• **Goal**
Reproduce all of the material below with each "granite" replaced by "marble" and everything else left unchanged. Omit the pictures from your answer.

• **Records shown**

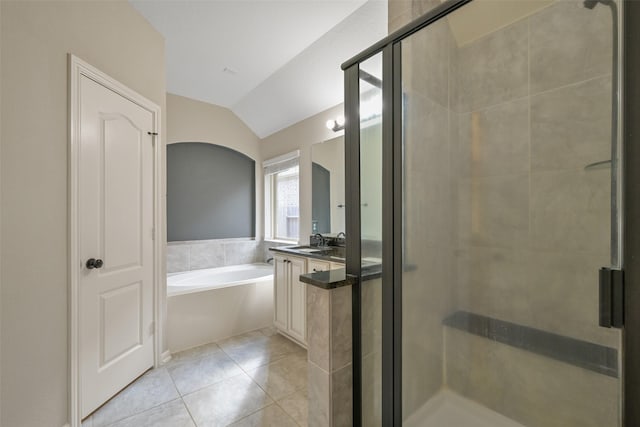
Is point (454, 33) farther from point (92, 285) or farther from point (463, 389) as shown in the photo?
point (92, 285)

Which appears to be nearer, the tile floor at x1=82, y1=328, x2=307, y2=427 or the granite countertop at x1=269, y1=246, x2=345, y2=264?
the tile floor at x1=82, y1=328, x2=307, y2=427

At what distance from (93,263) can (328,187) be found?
84.2 inches

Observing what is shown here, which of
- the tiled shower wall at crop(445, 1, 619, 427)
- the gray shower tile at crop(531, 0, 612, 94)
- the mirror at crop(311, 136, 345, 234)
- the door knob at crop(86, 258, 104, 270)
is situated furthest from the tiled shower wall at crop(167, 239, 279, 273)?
the gray shower tile at crop(531, 0, 612, 94)

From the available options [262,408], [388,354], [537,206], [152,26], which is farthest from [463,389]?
[152,26]

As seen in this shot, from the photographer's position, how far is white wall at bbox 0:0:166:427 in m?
1.28

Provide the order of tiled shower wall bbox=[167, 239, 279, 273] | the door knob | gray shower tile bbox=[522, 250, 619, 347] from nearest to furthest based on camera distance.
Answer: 1. gray shower tile bbox=[522, 250, 619, 347]
2. the door knob
3. tiled shower wall bbox=[167, 239, 279, 273]

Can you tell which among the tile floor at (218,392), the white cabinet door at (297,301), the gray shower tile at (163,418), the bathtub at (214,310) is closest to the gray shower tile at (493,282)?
the tile floor at (218,392)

• **Response to the task**
Is point (454, 33) farther from point (92, 285) or farther from point (463, 389) as shown in the photo?
point (92, 285)

Which appears to be nearer, the tile floor at x1=82, y1=328, x2=307, y2=427 or the marble countertop at x1=269, y1=246, x2=345, y2=264?
the tile floor at x1=82, y1=328, x2=307, y2=427

At what distance from (93,263) can (328,187) be found?
84.2 inches

Observing what is shown here, which of
- the tiled shower wall at crop(445, 1, 619, 427)
- the gray shower tile at crop(531, 0, 612, 94)
- the mirror at crop(311, 136, 345, 234)
- the door knob at crop(86, 258, 104, 270)
is situated furthest from the tiled shower wall at crop(167, 239, 279, 273)?
the gray shower tile at crop(531, 0, 612, 94)

From the available options [262,408], [388,354], [537,206], [152,26], which is farthest from [463,389]?
[152,26]

As seen in this shot, from the photographer's position, how far is white wall at bbox 0:0:166:427 in m?
1.28

Provide the order of tiled shower wall bbox=[167, 239, 279, 273] | the door knob | gray shower tile bbox=[522, 250, 619, 347] from nearest to furthest based on camera distance.
Answer: 1. gray shower tile bbox=[522, 250, 619, 347]
2. the door knob
3. tiled shower wall bbox=[167, 239, 279, 273]

Can you tell which among the tile floor at (218,392), the white cabinet door at (297,301), the gray shower tile at (163,418), the bathtub at (214,310) is closest to the gray shower tile at (493,282)?
the tile floor at (218,392)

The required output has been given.